Avrà inteso, immagino, che le attribuivo quel ruolo per rimarcarne l’insensatezza; dal momento che lei stesso ammette che la onora cercare di capire i pensieri di Dio quando ha creato il mondo, dovrà convenire che di tutto si tratta fuorché di mira che ha valenza scientifica. Chiamiamola piacevole fantasia, non falsificabile, perciò può sbizzarrirsi e pensarne di tutti i colori.
1. Le ripeto: quel ruolo è stato così definito da Einstein, non da me.
2. Il ruolo dello scienziato è di trovare le leggi di Natura. Che poi quelle leggi le abbia scritte un Legislatore o siano frutto del caso appartiene alla filosofia.
3. Oddifreddi fa l’errore di considerare scienza l’ateismo. Cosa vuole che risponda a chi gli fa osservare che la scienza è un patrimonio di tutti, credenti e atei, e che per ogni Nobel non religioso ce n’è uno religioso, se non com’è nel suo stile, e come ha fatto anche nel commento di oggi, di considerare un “cretino” chi non la pensa come lui?!
caro giorgio,
temo che la sua affermazione che “per ogni nobel non religioso ce n’è uno religioso” sia fattualmente falsa. i premi nobel scientifici religiosi si contano sulla punta delle dita, e questo si accorda con i dati ammessi persino dall’avvenire. da sondaggi tra i membri della national academy statunitense, e della royal society inglese, infatti, è risultato che il 93 per 100 si dichiara atea o agnostica, e solo il 7 per 100 credente (e, in tal caso, nella quasi totalità si tratta di ebrei o protestanti).
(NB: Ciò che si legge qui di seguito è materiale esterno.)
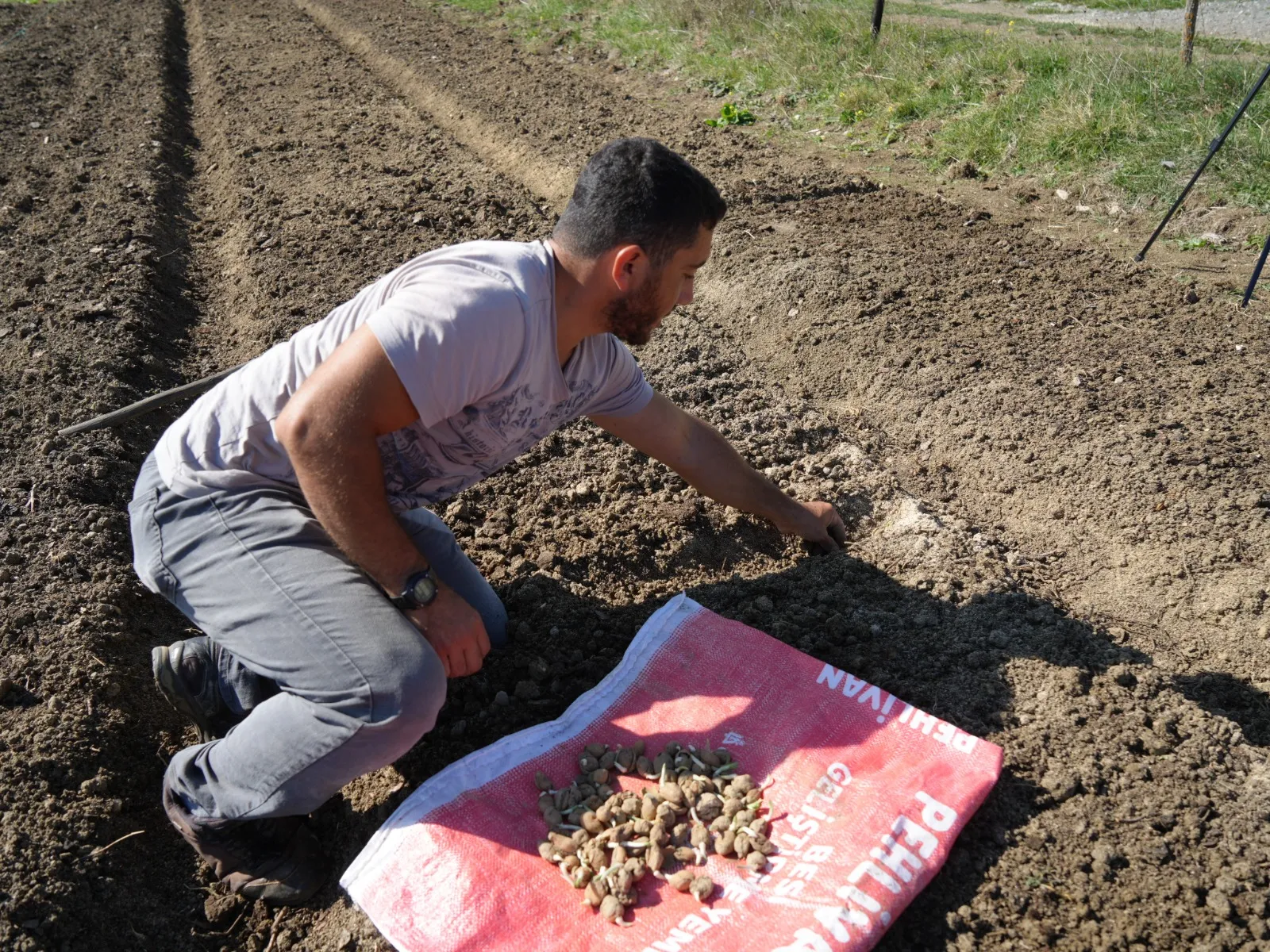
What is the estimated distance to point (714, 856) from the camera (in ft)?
7.37

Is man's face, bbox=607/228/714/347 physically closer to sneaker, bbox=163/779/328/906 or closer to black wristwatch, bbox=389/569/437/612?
black wristwatch, bbox=389/569/437/612

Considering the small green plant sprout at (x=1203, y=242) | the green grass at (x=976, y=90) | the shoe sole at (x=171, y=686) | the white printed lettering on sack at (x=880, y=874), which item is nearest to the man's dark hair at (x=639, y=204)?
the white printed lettering on sack at (x=880, y=874)

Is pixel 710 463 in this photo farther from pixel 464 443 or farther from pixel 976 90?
pixel 976 90

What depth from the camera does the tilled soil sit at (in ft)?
7.39

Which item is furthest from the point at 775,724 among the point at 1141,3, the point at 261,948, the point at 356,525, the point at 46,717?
the point at 1141,3

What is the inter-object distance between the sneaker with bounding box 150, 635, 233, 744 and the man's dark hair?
55.4 inches

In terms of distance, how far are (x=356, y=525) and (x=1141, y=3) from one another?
1450 centimetres

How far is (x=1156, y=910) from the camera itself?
79.8 inches

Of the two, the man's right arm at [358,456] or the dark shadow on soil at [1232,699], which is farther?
the dark shadow on soil at [1232,699]

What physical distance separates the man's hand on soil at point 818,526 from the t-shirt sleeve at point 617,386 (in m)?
0.67

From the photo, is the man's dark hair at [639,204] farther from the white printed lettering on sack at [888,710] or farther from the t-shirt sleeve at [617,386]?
the white printed lettering on sack at [888,710]

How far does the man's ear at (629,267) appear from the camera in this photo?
86.9 inches

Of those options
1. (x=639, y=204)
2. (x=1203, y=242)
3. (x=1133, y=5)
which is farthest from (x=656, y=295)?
(x=1133, y=5)

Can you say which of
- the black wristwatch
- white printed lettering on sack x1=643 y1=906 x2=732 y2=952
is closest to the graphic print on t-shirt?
the black wristwatch
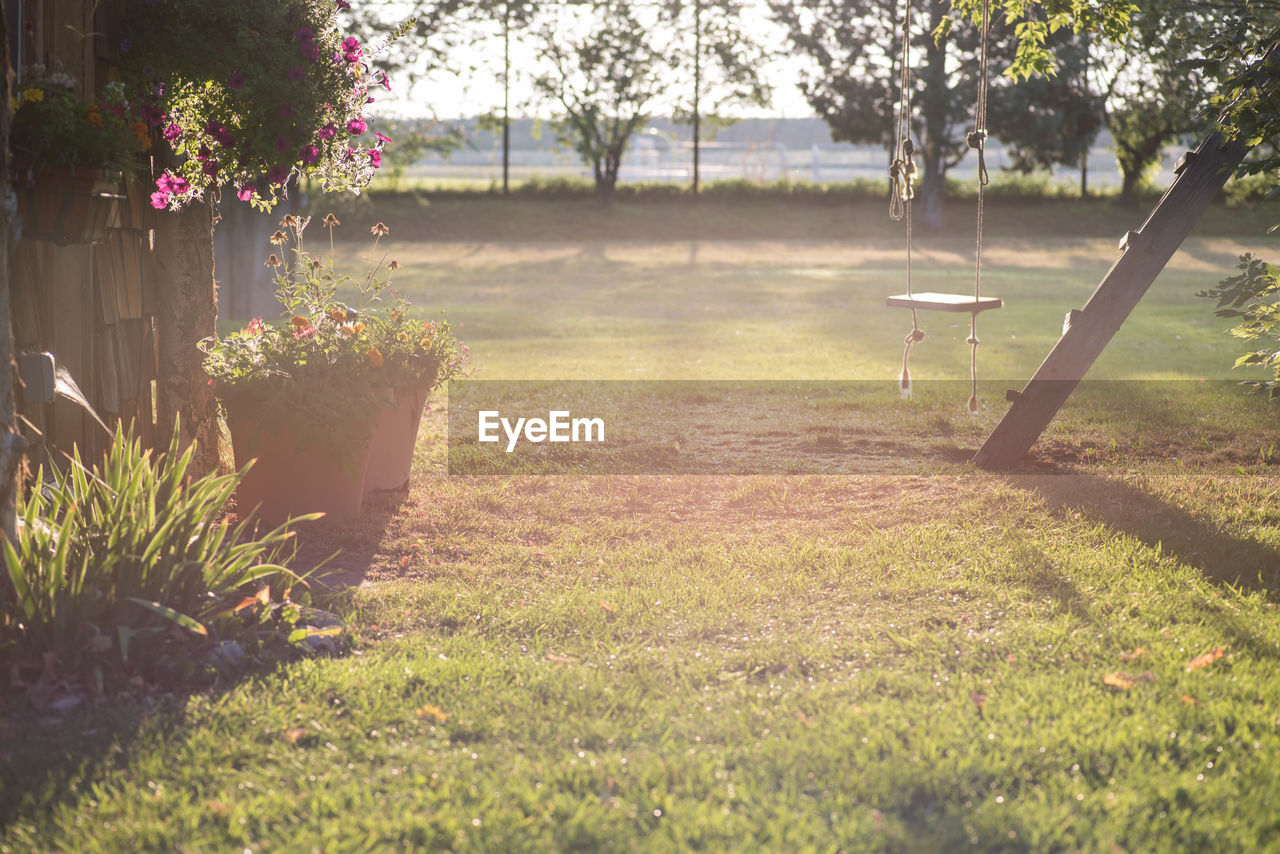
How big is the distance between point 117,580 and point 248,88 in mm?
2372

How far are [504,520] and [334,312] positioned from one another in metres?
1.36

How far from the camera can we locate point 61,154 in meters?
3.79

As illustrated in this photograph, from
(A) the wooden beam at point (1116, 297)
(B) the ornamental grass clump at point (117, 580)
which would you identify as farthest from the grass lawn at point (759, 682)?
(A) the wooden beam at point (1116, 297)

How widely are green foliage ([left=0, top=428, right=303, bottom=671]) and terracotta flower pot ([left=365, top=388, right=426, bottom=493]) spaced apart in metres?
1.86

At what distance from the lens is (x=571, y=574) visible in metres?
5.06

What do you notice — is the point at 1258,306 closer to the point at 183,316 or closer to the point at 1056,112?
the point at 183,316

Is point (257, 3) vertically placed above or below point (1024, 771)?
above

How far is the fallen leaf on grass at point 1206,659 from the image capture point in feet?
12.7

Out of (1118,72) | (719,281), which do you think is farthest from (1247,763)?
(1118,72)

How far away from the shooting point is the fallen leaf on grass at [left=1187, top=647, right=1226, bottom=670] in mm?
3861

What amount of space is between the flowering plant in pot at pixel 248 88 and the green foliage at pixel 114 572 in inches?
71.9

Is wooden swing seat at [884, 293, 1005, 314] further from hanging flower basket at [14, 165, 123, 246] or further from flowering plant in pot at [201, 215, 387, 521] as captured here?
hanging flower basket at [14, 165, 123, 246]

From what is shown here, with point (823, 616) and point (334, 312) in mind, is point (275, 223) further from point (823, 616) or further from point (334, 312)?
point (823, 616)

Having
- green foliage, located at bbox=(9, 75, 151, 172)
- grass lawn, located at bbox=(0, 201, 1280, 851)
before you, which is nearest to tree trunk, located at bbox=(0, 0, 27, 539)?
green foliage, located at bbox=(9, 75, 151, 172)
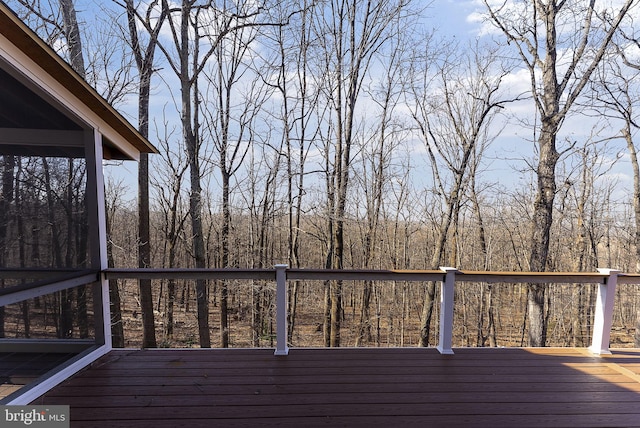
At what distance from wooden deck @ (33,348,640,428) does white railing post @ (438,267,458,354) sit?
0.11 meters

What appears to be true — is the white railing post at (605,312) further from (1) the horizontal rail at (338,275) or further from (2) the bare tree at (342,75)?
(2) the bare tree at (342,75)

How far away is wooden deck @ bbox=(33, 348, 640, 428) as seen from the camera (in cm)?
225

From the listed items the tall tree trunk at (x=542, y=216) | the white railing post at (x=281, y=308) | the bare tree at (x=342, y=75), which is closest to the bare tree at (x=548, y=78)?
the tall tree trunk at (x=542, y=216)

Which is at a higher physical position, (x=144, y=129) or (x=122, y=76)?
(x=122, y=76)

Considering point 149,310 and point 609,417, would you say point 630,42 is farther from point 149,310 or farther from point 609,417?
point 149,310

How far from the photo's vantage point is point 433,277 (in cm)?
337

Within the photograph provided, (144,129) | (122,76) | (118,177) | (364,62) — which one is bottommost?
(118,177)

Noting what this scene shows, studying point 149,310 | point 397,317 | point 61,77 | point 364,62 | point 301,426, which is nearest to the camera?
point 301,426

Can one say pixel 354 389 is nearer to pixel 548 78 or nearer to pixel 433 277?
pixel 433 277

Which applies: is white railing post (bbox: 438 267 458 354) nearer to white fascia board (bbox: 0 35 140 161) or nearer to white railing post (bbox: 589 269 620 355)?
white railing post (bbox: 589 269 620 355)

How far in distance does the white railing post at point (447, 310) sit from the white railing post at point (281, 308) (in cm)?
151

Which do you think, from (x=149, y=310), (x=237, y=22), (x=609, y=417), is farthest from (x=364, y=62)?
(x=609, y=417)

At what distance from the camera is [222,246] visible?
975 centimetres

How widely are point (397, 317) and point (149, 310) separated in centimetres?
793
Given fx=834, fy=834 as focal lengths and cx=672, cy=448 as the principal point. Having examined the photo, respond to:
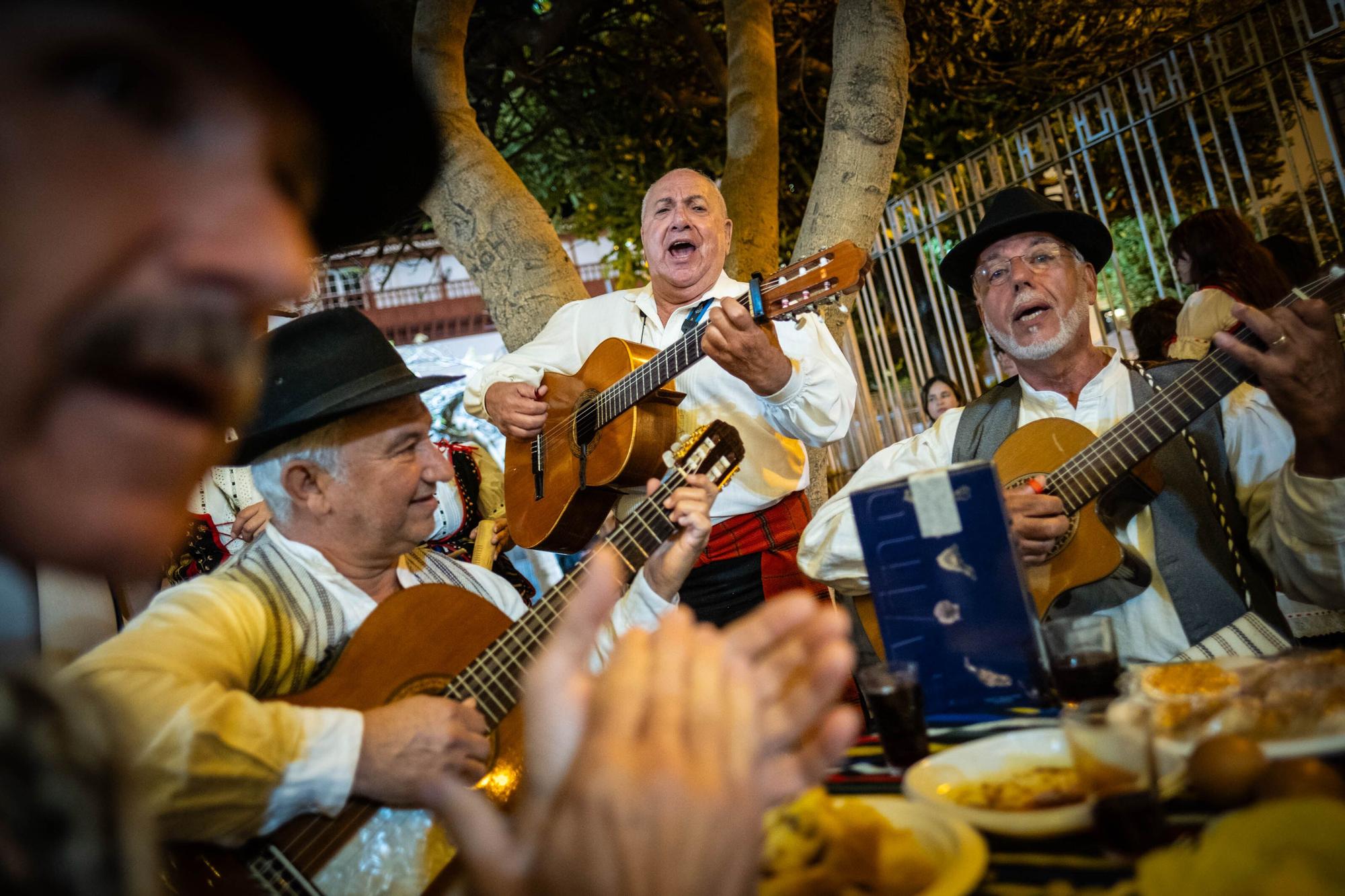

Ha notato Odifreddi come Masiero la scrive Oddifreddi?. conoscendo quanto è preciso, fa pensare che lo faccia apposta, un modo naif per snobbarla… Se non è così, speriamo che da ora in avanti domezzi le d.
Per il resto, ho letto gran parte dei suoi libri, caro Odifreddi, e li ho molto apprezzati nei contenuti, un po’ meno nei toni polemici da osteria che poteva evitarsi, pur mantenendo lo stesso un grado di critica validissimo.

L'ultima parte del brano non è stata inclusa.